Value Speak – by Joseph B. Walker


As we speak, three of my favorite women in the world, along with an adorable 18-month-old boy, are driving through the west Texas desert on a donut.

No, I don’t mean doughnut. They haven't slapped something glazed or powdered or coconut sprinkled on the car's axle. The donut upon which they are driving is one of those temporary spare tires that are supposed to last just long enough to get to the nearest tire shop so you can get the real tire fixed or replaced.

Assuming, of course, that the nearest tire shop is 15 or 20 miles away.

But these women are 100 miles from the nearest town. And they are driving a car that is heavily laden with suitcases and boxes and whatever else they could cram into it as the women and the toddler –– my wife, Anita; my daughters Andrea and Beth; and Andrea's son, Alexander –– make their way from Orlando to San Diego, helping Andrea complete a cross-country move.

As far as they’re concerned, they are having a great and glorious adventure. But I’m several hundred miles away and freaking out a little. What if they blow out another tire? What if they can’t find a new tire that fits the car? What if the guy who sells them the new tire is really buff and handsome and has his eye on Anita? What if Anita has to eat at – horrors! – McDonald’s? (There’s a story behind that concern, having to do with a then-pregnant Anita and an inadequately cooked McDLT. I think you can figure the rest of it out from there.)

The thing is, this is not their first “incident” on this trip. They were just barely out of Orlando when the luggage rack that they had installed on top of the car blew off. The rack was damaged so they couldn’t put it back on. And there just wasn’t room in the car for much more stuff – certainly not enough for the luggage rack, the crib and those boxes of books. So they crammed in as much as they could and left the rest in a pile a safe distance from the road.

“It was sort of like being a pioneer,” Anita told me as she described the scene.

I hesitated for a moment, scanning my memory of the history of the pioneers of the American West. “I don’t remember any stories about pioneers losing their luggage racks,” I said.

“They didn’t have luggage racks,” said Anita, in a familiar tone of voice that told me her eyes were rolling as she said it. “But sometimes, when they crossed rivers or climbed mountains, they found that their wagons were too heavy, so they just had to leave stuff by the side of the trail. It was kind of like that.”

I was still having a hard time seeing the analogy, but Anita was clearly into it, so I let it slide. But now that they are driving across Texas on a donut, with 100 miles to go until they can get a new tire, I’m kind of glad they lost the luggage rack and all that extra weight – pioneering adventure notwithstanding. I’m not saying the luggage rack, the crib and those boxes of books would have been too much for the donut to handle. I don’t know that. I’m just saying that with the safety of my wife, daughters and grandson at stake, I’m grateful for any edge I can get.

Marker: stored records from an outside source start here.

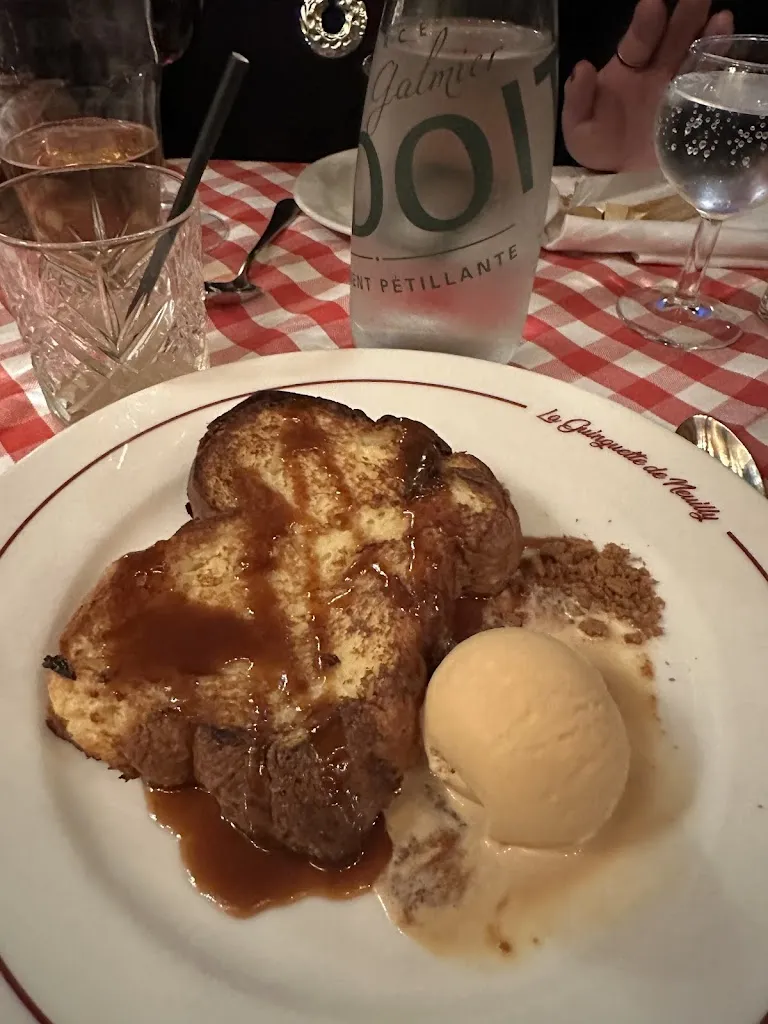 Liu Malory_La Guinguette de Neuilly_Neuilly-sur-Seine_review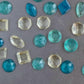 Isomalt Crystals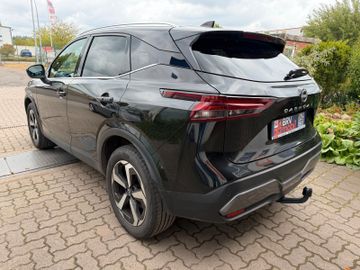 Nissan Qashqai - 7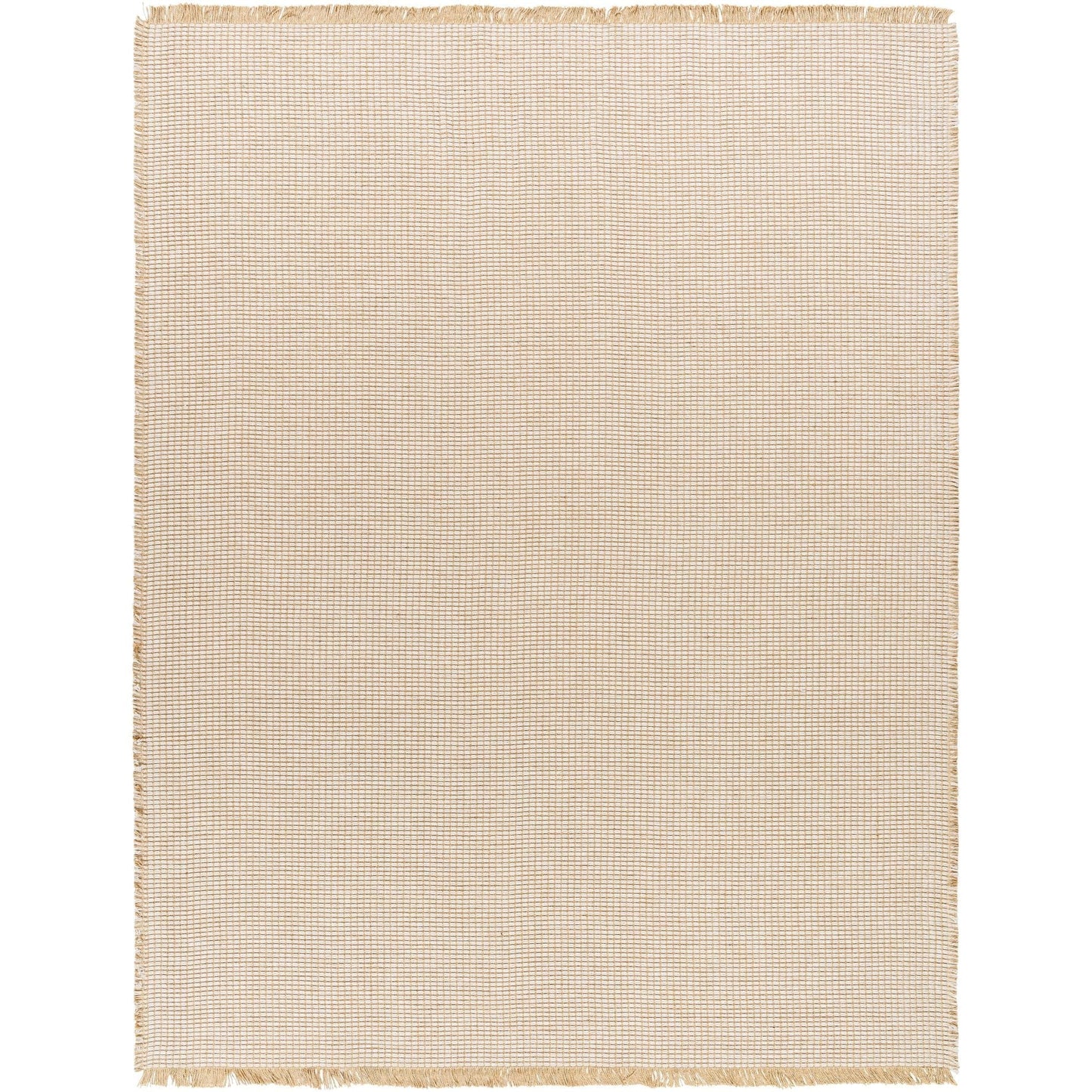 Kimi Jute and Polypropylene Area Rug Collection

It’s interesting how often that happens, isn’t it? Something awful occurs, and we think it’s tragic. And then somehow, a few days, weeks or months later, it turns out that the tragedy was actually a good thing disguised as a bad thing. A neighbor’s frightening car accident – in which no one was injured, thank heavens, but their car was totaled – resulted in them being able to get a better car than they had before. A friend of mine blew out his knee playing city league basketball, and ended up marrying his physical therapist. A colleague’s husband’s health is deteriorating dramatically, but his ill health is moving him higher up the list of recipients for the organ transplant he so desperately needs.

Life is full of mixed blessings and bittersweet moments. The trick for us is to not be so overwhelmed by the bitter that we can’t recognize and appreciate the sweet when it comes along.